■ Text for analysis ■
======

BIBLIOGRAPHICAL NOTES for Chapter I

  The principal sources drawn upon are listed with reference to specific chapters of this book. Manuscript and pamphlet materials, as well as most of the printed volumes, are in the Miami Collection of Miami University Library. Some folders of pertinent correspondence, clippings, and photographs are on file in the university's archives.

Chapter I. BEGGAR ON HORSEBACK.

  The James McBride Manuscripts Relating to Miami University, edited by John Ewing Bradford (Cincinnati, 1909), were published as part of the observance of the Miami Centennial. This volume contains the Reverend John W. Browne's account of his Eastern tour while seeking donations for the University, the entailing of a college township in the Symmes Purchase and the locating of Miami University, and sketches of the original members of the Board of Trustees. The formal report of Browne's mission, which came to light after more than a century, was printed in the Miami University Bulletin (Alumni News Letter), May 1937. Adoption of the university motto, Prodesse Quam Conspici, is recorded in the Board of Trustees records, September 26, 1826. In the Diamond Anniversary Volume (Miami University, 1899), edited by Walter L. Tobey and William Oxley Thompson, the Symmes patent and the Act of 1794 are reprinted from Laws of the United States, Vol. 1, p. 497. Jane Knox Skinner's bound typescript Background of Oxford Town and Township (1946) contains copies of the Act of 1792, the patent of John Cleves Symmes and an account of the origin of Oxford township in lieu of the College township entailed in the terms of the Symmes purchase; also copies of James McBride's manuscripts, sketches of early Oxford settlers and notes on the first roads in the township. The Journal of the Historical and Philosophical Society of Ohio (Columbus, 1838; reprinted Cincinnati, 1872) includes James McBride's "Sketch of the Topography, Statistics and History of Oxford, and the Miami University," which described the survey of Oxford and its early settlement, the construction of the Univerisity's first buildings, the organizing of the Board of Trustees and the first faculty, and the University's income in its early years.

======

■ Recorded information ■
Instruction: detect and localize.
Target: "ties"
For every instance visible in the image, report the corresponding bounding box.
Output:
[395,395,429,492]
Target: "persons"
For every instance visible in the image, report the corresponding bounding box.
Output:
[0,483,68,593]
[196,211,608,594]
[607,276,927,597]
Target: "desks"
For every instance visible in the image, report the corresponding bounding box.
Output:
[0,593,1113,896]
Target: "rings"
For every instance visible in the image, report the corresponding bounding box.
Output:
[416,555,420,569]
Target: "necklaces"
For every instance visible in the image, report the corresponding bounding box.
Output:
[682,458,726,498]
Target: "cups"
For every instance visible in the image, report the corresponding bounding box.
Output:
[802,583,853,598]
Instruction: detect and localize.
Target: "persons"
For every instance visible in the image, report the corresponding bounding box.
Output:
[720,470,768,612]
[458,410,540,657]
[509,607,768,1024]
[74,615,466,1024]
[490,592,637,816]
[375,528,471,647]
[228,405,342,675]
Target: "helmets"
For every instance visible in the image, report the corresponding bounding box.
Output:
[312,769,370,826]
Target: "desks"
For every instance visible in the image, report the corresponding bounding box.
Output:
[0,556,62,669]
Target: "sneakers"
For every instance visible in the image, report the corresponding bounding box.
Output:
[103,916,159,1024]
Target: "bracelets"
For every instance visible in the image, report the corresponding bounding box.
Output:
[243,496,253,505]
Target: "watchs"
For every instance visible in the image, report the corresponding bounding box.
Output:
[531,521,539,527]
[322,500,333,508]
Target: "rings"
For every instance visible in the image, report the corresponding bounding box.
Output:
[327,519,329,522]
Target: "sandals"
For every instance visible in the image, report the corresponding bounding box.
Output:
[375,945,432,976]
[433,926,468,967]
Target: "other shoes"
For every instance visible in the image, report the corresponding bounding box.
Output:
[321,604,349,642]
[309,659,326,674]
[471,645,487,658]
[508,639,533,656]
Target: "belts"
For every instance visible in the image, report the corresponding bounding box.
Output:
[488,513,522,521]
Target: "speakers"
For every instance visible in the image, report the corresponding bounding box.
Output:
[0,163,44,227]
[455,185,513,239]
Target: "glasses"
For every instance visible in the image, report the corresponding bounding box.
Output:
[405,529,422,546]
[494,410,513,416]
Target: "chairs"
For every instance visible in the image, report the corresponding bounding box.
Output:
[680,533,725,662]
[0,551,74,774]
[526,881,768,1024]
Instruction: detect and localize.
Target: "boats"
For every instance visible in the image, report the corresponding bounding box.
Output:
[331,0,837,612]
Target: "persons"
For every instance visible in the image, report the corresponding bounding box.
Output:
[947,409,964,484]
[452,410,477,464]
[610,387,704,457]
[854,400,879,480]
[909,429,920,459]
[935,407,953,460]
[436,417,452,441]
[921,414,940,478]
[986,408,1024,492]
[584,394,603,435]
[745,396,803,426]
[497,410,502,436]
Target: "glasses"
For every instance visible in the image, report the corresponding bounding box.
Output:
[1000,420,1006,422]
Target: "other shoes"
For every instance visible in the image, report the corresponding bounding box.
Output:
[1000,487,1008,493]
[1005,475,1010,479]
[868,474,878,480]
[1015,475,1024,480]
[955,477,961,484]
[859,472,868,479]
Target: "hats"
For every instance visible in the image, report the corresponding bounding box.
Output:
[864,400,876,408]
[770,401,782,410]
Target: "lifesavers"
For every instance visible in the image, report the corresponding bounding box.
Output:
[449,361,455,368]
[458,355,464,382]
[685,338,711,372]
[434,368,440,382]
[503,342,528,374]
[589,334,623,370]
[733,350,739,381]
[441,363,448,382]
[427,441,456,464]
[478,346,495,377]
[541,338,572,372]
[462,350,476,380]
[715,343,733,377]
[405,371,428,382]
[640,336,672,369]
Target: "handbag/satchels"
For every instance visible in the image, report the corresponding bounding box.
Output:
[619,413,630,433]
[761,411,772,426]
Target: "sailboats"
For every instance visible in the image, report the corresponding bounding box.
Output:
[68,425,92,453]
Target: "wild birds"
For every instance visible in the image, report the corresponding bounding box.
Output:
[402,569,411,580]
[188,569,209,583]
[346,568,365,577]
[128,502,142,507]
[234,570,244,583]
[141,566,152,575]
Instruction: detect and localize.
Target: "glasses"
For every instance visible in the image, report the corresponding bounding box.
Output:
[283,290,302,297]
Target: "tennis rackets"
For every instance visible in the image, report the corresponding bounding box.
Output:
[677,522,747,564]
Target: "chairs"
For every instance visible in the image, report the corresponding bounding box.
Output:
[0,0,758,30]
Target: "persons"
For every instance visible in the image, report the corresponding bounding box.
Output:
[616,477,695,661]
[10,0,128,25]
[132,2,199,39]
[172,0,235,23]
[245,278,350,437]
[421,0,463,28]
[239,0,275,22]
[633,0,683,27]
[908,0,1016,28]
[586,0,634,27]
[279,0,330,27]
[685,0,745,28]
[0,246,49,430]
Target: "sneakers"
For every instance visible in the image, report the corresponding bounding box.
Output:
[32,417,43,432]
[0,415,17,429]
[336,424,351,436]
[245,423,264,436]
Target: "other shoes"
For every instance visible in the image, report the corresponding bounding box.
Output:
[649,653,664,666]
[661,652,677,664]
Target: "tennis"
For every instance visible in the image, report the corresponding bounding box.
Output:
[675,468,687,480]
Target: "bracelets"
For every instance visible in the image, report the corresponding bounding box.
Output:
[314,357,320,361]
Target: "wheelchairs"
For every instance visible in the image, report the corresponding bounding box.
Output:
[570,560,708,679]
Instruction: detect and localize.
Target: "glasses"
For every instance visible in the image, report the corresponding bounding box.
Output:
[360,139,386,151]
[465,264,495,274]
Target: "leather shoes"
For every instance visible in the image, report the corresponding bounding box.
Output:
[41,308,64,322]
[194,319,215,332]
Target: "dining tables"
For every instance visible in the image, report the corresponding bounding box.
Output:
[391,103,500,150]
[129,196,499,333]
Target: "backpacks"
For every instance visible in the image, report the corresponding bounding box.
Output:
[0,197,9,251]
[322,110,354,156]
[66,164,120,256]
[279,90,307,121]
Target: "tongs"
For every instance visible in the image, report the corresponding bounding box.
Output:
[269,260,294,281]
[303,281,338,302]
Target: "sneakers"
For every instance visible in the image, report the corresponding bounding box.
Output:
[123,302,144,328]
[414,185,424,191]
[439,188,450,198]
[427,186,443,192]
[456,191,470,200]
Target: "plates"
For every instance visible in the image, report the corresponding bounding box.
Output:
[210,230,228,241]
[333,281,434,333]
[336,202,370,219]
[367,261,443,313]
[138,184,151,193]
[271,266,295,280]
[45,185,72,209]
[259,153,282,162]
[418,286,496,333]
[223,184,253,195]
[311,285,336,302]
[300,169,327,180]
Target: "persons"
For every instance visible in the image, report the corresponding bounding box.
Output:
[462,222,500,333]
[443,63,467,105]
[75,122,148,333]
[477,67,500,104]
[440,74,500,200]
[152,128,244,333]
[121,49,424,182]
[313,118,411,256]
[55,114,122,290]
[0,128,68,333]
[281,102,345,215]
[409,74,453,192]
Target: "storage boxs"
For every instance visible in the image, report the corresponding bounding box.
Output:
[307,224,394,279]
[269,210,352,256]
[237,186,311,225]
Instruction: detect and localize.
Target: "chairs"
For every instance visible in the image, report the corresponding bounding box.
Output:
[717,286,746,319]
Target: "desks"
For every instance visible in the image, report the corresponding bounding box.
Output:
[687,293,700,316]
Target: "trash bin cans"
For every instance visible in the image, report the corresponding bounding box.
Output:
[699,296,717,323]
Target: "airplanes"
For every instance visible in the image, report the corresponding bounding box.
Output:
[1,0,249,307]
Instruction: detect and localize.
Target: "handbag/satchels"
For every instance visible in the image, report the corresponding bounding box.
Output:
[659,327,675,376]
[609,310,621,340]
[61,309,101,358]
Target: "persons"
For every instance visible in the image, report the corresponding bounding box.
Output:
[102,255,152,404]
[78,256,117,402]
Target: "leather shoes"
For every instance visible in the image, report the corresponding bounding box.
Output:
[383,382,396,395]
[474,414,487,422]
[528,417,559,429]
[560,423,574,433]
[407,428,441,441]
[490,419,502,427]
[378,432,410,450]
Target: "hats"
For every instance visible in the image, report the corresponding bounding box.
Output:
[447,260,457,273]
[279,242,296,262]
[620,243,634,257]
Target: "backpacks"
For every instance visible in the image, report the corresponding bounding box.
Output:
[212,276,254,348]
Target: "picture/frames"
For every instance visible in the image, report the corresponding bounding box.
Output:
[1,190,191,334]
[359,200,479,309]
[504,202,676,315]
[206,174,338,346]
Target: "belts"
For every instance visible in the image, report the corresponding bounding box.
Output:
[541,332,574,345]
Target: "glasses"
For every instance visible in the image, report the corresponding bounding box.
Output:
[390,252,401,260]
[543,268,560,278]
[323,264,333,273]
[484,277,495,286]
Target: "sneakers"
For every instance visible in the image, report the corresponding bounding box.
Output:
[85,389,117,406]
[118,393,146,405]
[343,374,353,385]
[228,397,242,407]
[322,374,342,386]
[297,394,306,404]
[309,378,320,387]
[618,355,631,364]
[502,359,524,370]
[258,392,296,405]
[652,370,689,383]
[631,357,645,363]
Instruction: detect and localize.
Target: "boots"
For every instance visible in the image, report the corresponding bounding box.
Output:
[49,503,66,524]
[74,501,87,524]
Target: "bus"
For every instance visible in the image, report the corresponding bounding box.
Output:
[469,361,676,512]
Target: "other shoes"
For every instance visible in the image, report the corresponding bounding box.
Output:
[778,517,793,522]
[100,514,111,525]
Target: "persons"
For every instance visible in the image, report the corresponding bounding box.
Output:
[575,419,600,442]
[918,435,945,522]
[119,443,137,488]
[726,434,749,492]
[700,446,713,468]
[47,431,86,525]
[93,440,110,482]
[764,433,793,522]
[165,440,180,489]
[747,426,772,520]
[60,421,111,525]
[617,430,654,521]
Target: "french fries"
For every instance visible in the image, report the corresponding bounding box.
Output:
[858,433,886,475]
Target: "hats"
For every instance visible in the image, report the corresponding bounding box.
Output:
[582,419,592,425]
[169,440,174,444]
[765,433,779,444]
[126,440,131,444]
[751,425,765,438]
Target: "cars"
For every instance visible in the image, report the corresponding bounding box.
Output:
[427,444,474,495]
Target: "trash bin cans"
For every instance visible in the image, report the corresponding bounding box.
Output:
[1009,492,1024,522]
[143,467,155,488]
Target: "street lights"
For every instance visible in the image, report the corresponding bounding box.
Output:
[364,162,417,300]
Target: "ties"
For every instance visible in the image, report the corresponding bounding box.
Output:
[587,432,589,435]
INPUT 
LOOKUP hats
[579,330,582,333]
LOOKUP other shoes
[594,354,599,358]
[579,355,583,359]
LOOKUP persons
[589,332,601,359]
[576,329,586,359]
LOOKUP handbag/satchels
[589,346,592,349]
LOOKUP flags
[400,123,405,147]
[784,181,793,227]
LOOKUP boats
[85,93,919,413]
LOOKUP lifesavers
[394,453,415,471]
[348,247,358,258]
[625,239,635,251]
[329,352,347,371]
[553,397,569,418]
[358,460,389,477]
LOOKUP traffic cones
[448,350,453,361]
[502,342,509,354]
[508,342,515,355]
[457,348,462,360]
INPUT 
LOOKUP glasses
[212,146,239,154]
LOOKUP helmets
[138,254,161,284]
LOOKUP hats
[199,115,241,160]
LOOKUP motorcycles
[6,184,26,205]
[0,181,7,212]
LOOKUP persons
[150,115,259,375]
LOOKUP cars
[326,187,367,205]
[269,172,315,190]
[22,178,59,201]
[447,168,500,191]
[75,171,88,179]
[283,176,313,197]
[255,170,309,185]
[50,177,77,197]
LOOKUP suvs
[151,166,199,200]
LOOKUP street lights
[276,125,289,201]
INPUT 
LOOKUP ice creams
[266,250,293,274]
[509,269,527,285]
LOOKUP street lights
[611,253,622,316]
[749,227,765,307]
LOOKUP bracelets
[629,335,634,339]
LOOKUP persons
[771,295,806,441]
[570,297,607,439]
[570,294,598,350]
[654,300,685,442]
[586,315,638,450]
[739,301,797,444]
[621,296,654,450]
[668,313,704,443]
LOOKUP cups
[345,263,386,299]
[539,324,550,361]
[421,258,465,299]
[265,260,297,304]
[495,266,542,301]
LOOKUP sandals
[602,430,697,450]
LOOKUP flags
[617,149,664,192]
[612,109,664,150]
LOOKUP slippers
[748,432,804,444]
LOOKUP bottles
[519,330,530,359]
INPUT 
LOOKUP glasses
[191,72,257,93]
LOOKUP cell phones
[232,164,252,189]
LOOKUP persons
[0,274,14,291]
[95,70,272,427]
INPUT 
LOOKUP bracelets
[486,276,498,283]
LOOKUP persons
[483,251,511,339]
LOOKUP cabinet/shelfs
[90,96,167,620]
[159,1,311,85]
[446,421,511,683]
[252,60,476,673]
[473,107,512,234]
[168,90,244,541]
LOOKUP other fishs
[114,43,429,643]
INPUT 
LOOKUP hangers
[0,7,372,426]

======

■ Tasks to perform ■
a: For each statement, say whether it agrees with the bibliographical notes. Answer yes or no, and quote the words of the notes that decide it.
(i) Manuscript and pamphlet materials are held in the Miami Collection of Miami University Library.
(ii) The formal report of Browne's mission was printed in the Miami University Bulletin in 1909.
(iii) John Ewing Bradford edited the Diamond Anniversary Volume.
b: According to the bibliographical notes, on what date do the Board of Trustees records show the adoption of the university motto?
c: List everything that the bibliographical notes say Jane Knox Skinner's bound typescript contains.
The data are not needed for anything that follows.

■ Exercise solutions ■
a:
(i) Yes: "Manuscript and pamphlet materials, as well as most of the printed volumes, are in the Miami Collection of Miami University Library."
(ii) No: "was printed in the Miami University Bulletin (Alumni News Letter), May 1937"
(iii) No: "edited by Walter L. Tobey and William Oxley Thompson"

b: September 26, 1826.

c:
- Copies of the Act of 1792
- The patent of John Cleves Symmes
- An account of the origin of Oxford township in lieu of the College township entailed in the terms of the Symmes purchase
- Copies of James McBride's manuscripts
- Sketches of early Oxford settlers
- Notes on the first roads in the township